Tim Stevens, Editor-at-Large of CNET’s Roadshow, completed this stakeholder picture by adding that “companies like Google that can give other companies access to consumers and their devices wherever they are will also be the winners.”

Voice-enabled devices also fall hand-in-hand with the music industry’s parallel interest in chatbots and automated messaging. “Labels could potentially create bots for these devices, to allow for that additional layer of interactivity, whether it’s a voting app or a conversational app,” said Ananda Sen, Head of Music Partnerships at Google Hardware. “It hasn’t been built out yet, but that would be incredible to see.”
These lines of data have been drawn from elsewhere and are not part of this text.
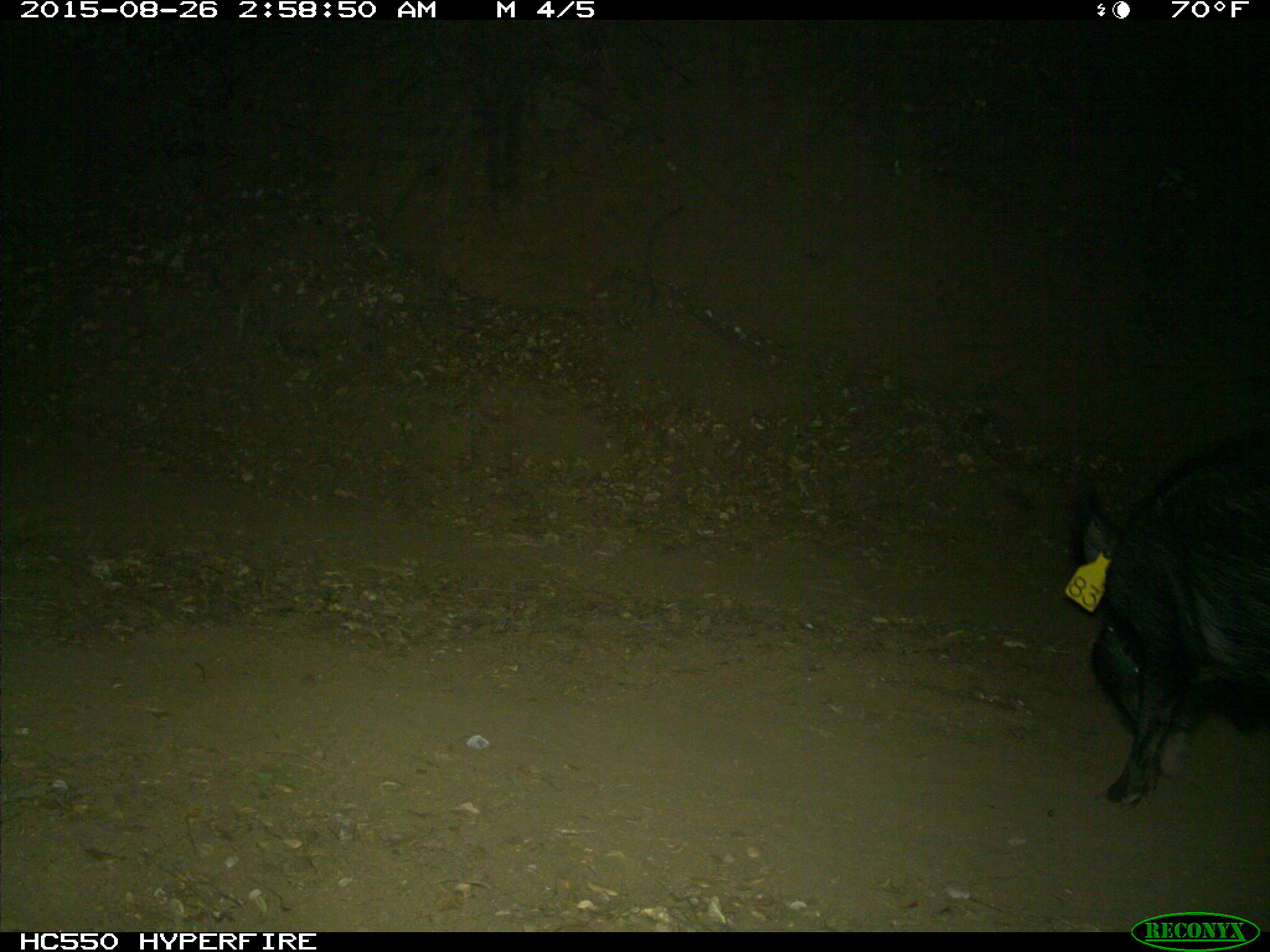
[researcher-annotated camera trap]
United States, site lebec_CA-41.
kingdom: Animalia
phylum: Chordata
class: Mammalia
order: Artiodactyla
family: Suidae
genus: Sus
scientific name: Sus scrofa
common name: wild boar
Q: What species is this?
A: Sus scrofa (wild boar).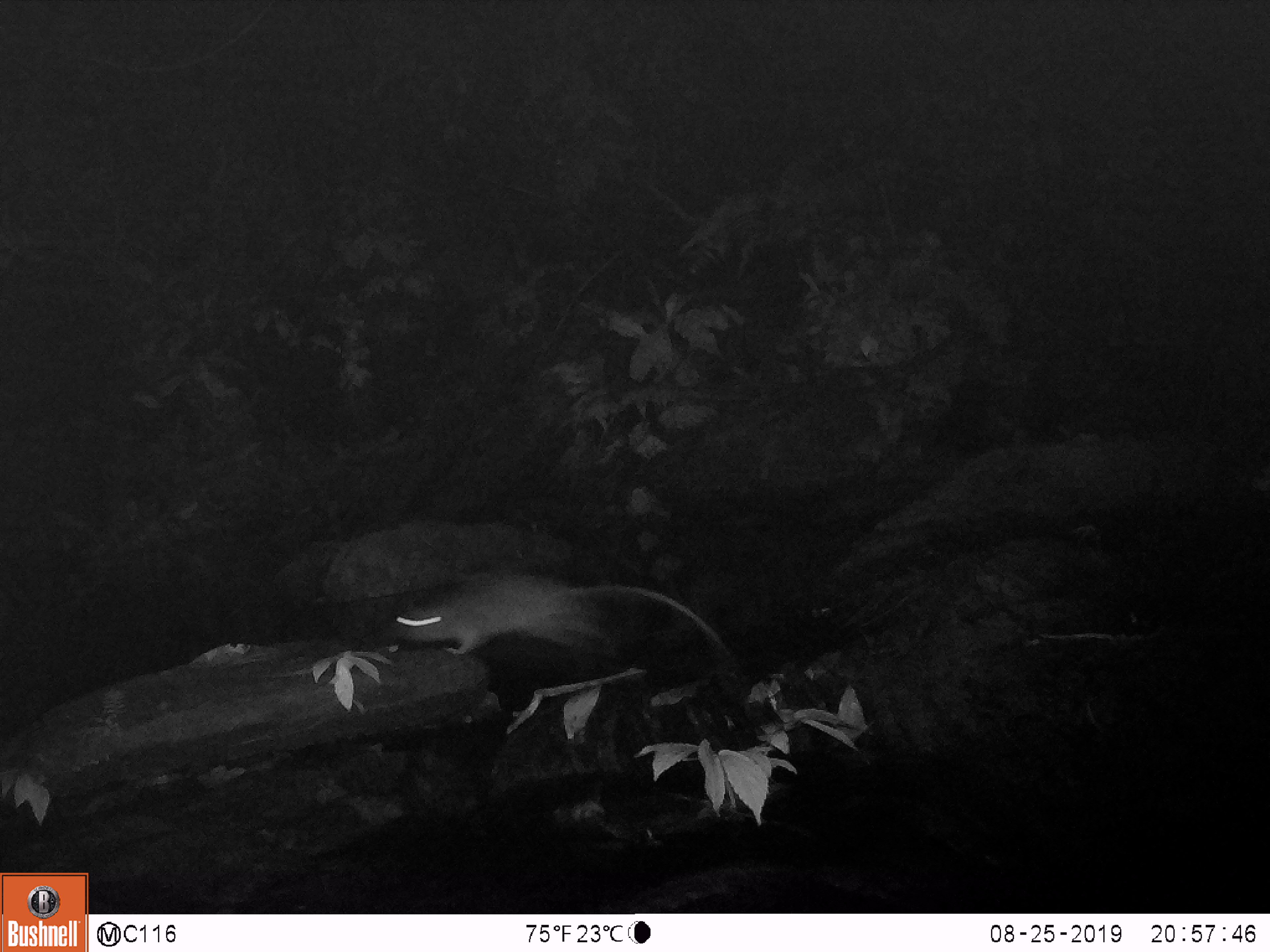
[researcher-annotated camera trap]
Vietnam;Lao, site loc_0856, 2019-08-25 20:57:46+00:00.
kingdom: Animalia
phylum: Chordata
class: Mammalia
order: Rodentia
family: Muridae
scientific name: Muridae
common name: old-world mice and rats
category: unidentified murid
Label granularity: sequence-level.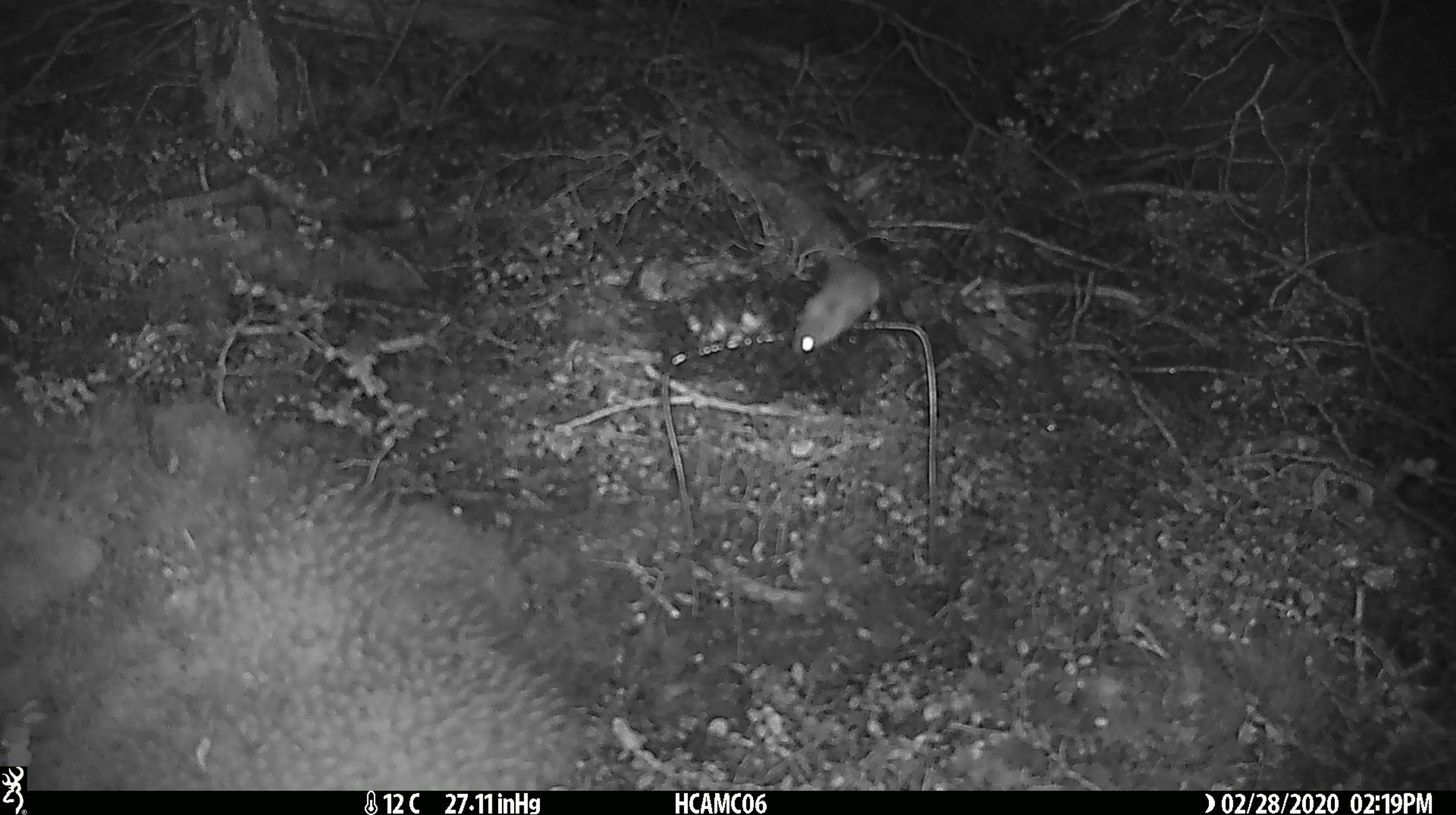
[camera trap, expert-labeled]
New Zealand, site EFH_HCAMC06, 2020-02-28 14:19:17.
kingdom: Animalia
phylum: Chordata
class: Mammalia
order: Rodentia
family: Muridae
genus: Mus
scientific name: Mus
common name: mouse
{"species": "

In terms of room for improvement in the industry, panelists pointed to how the rise in digital and mobile consumption both exacerbates and solves key gaps in knowledge and professional opportunities for artists. One such gap is that between early adopters and radio listeners, which radio broadcasters are trying to close themselves in competition with streaming services.

“Traditionally, you think of radio as a collection of big, branded stations with very limited slots,” said Tom Poleman, President of iHeartMedia’s National Programming Group.

“We’re trying to change this at iHeart by thinking of ourselves as a multimedia company, and using platforms like our mobile app as an opportunity to experiment with more music placement. For example, if you’re listening to a radio station in the iHeart app, we can put different, dynamic content in the commercial breaks, sourced from a collection to which labels of any size and stage can submit. It’s a chance to expand the slots on radio stations that have trusted relationships with their consumers in terms of music discovery.”

Financial management and data monitoring also remain key pain points for indie labels of all sizes. Andrew Kautz, COO of Big Machine Label Group, described his company’s struggle to incorporate its migration to asset management platform OpenPlay with other systems like QuickBooks and Microsoft Office that are already embedded in the label’s daily process.

“None of these systems talk to each other,” he asserted. “We want to learn how to work smarter, not just harder. Integrating all these systems together, and also building out a better point-of-sale finance system, is my next project over the ensuing 12 to 18 months.”

Third-party data collectors like Shazam are also acting on this opportunity to help streamline labels’ internal processes. “We’re trying to develop something that will notify executives about early indicators of popularity, like Marian Hill’s song blowing up from an Apple commercial,” said Westover. “As of now, there’s no reliable system for getting immediate notifications about how and where a song is reacting. Lack of communication remains one of the biggest obstacles in the industry.”

Overall, Indie Week promoted a positive outlook on the industry, and affirmed that indie labels are carrying more bargaining power on music’s increasingly global stage than ever before. Indeed, within the span of a few years, indie labels have gone from the periphery of digitisation in the industry to having a truly strong voice in negotiations with streaming services—perhaps best demonstrated by Spotify’s recently-announced multi-year licensing agreement with indie digital rights agency Merlin.

Of course, certain troubles remain unsolved: mid-tier artists and songwriters are still struggling in the access- and demand-driven payout model for streaming, and major labels are still capturing the majority of revenue in the industry, arguably at the expense of the indies.

“We worry that majors are scooping up independent labels and using that newfound indie market share to their advantage, without passing down that added value to the companies that are generating that value,” said Charles Caldas, CEO of Merlin, during the A2IM General Meeting at the close of Indie Week.

Figuring out the right tools and strategies for reclaiming and growing this value will require careful, measured persistence—and patience.